The Precancerous Stage
Skin cancer doesn’t always appear out of nowhere. Squamous cell carcinoma, in particular, often has a recognizable precursor: rough, scaly patches called actinic keratoses that develop on sun-exposed skin. These patches represent cells that have already accumulated significant DNA damage but haven’t yet crossed the line into invasive cancer.
The risk that any single actinic keratosis will progress to invasive squamous cell carcinoma ranges from about 0.025% to 16% per year depending on the study, with an average estimate around 8% across reviewed data. That per-lesion number sounds low, but many people with sun-damaged skin have dozens of these patches, and the cumulative risk across all of them adds up. Doctors typically treat actinic keratoses based on factors like how long the patch has persisted, the patient’s age, overall sun damage, and personal history of skin cancer.
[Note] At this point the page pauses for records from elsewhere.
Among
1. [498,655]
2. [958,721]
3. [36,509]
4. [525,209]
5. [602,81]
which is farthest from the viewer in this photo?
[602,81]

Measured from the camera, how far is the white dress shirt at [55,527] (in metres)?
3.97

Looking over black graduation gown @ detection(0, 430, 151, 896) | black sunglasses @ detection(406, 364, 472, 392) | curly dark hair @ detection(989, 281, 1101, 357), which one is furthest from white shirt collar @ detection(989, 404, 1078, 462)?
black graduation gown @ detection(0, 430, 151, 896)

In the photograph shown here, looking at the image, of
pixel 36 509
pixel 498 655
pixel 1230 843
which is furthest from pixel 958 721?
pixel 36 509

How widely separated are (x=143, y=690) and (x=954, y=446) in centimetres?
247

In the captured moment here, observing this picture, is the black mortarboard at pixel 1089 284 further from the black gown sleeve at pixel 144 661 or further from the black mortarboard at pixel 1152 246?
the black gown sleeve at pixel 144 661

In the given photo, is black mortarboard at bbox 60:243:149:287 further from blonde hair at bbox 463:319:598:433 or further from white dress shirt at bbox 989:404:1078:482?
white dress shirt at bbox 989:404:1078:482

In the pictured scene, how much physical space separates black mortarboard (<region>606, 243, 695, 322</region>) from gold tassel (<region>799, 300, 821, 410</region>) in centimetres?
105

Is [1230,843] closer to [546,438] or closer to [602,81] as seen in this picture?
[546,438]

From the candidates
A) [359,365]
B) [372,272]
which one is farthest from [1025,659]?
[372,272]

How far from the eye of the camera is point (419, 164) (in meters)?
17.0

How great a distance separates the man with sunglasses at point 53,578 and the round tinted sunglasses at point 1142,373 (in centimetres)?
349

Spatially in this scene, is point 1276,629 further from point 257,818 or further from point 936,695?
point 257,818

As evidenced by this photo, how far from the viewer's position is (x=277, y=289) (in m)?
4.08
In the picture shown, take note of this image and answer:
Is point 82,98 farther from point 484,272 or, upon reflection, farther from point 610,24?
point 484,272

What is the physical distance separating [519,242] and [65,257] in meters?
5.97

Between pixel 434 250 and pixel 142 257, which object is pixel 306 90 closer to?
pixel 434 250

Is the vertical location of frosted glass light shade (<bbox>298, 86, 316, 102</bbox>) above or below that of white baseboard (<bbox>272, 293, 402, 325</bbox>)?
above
Why Some People Are More Vulnerable
Genetics play a major role in determining how well your skin can defend itself against UV damage. The pigment melanin acts as a natural sunscreen, absorbing UV photons before they reach the DNA inside your cells. People with darker skin produce more of a type of melanin called eumelanin, which is highly effective at this job. People with lighter skin, especially those with red hair and freckles, tend to produce more pheomelanin, a less protective form.
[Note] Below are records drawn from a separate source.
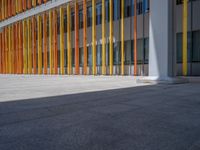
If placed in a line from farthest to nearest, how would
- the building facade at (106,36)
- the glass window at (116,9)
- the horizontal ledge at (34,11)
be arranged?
1. the horizontal ledge at (34,11)
2. the glass window at (116,9)
3. the building facade at (106,36)

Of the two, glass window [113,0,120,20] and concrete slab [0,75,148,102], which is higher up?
glass window [113,0,120,20]

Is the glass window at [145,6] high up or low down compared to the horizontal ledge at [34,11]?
down

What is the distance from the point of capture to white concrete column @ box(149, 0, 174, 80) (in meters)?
10.6

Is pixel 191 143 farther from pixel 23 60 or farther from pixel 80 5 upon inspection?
pixel 23 60

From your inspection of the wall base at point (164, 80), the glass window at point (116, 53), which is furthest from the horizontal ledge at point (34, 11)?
the wall base at point (164, 80)

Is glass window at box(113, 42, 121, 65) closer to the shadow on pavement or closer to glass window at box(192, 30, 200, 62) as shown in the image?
glass window at box(192, 30, 200, 62)

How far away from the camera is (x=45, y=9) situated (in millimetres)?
25422

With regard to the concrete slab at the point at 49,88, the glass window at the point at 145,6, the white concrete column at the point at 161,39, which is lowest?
the concrete slab at the point at 49,88

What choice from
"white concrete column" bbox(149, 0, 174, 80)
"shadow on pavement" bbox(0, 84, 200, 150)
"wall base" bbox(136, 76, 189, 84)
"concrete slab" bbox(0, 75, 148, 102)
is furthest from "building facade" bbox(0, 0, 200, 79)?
"shadow on pavement" bbox(0, 84, 200, 150)

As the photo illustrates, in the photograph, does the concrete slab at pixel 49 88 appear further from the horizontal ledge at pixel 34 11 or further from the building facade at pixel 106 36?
the horizontal ledge at pixel 34 11

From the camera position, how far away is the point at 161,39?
35.1 ft

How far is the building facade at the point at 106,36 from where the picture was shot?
35.8 feet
The gene most responsible for this difference is MC1R, which controls how melanocytes respond to signals telling them to produce pigment. Certain variants of MC1R reduce the receptor’s ability to function, shifting pigment production toward pheomelanin. A study in The American Journal of Human Genetics found that these MC1R variants increase the risk of non-melanoma skin cancer independently of just having fair skin and red hair. In other words, the gene itself raises risk through mechanisms beyond simple pigment color, possibly by affecting how melanocytes handle DNA repair and oxidative stress.
Causes Beyond Sunlight
While UV radiation drives the overwhelming majority of skin cancers, it isn’t the only cause. Chronic exposure to arsenic, primarily through contaminated drinking water, has been linked to increased skin cancer risk. Research at the University of Arizona examined arsenic levels in toenail samples (a marker of long-term exposure) to study its role in melanoma development. Arsenic is believed to interfere with DNA repair processes, compounding the effects of other risk factors.
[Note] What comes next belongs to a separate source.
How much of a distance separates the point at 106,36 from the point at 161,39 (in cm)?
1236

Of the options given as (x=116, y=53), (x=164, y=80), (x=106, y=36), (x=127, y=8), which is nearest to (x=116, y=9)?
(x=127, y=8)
Other non-UV causes include exposure to ionizing radiation (such as from repeated medical radiation treatments to the same area), chronic wounds or burns that never fully heal, and long-term immune suppression. Organ transplant recipients, for example, face dramatically higher rates of squamous cell carcinoma because their anti-rejection medications weaken the immune system’s ability to detect and destroy abnormal cells. In each of these cases, the underlying mechanism is the same: something damages DNA or prevents the body from eliminating cells with damaged DNA, and mutations accumulate until growth becomes uncontrollable.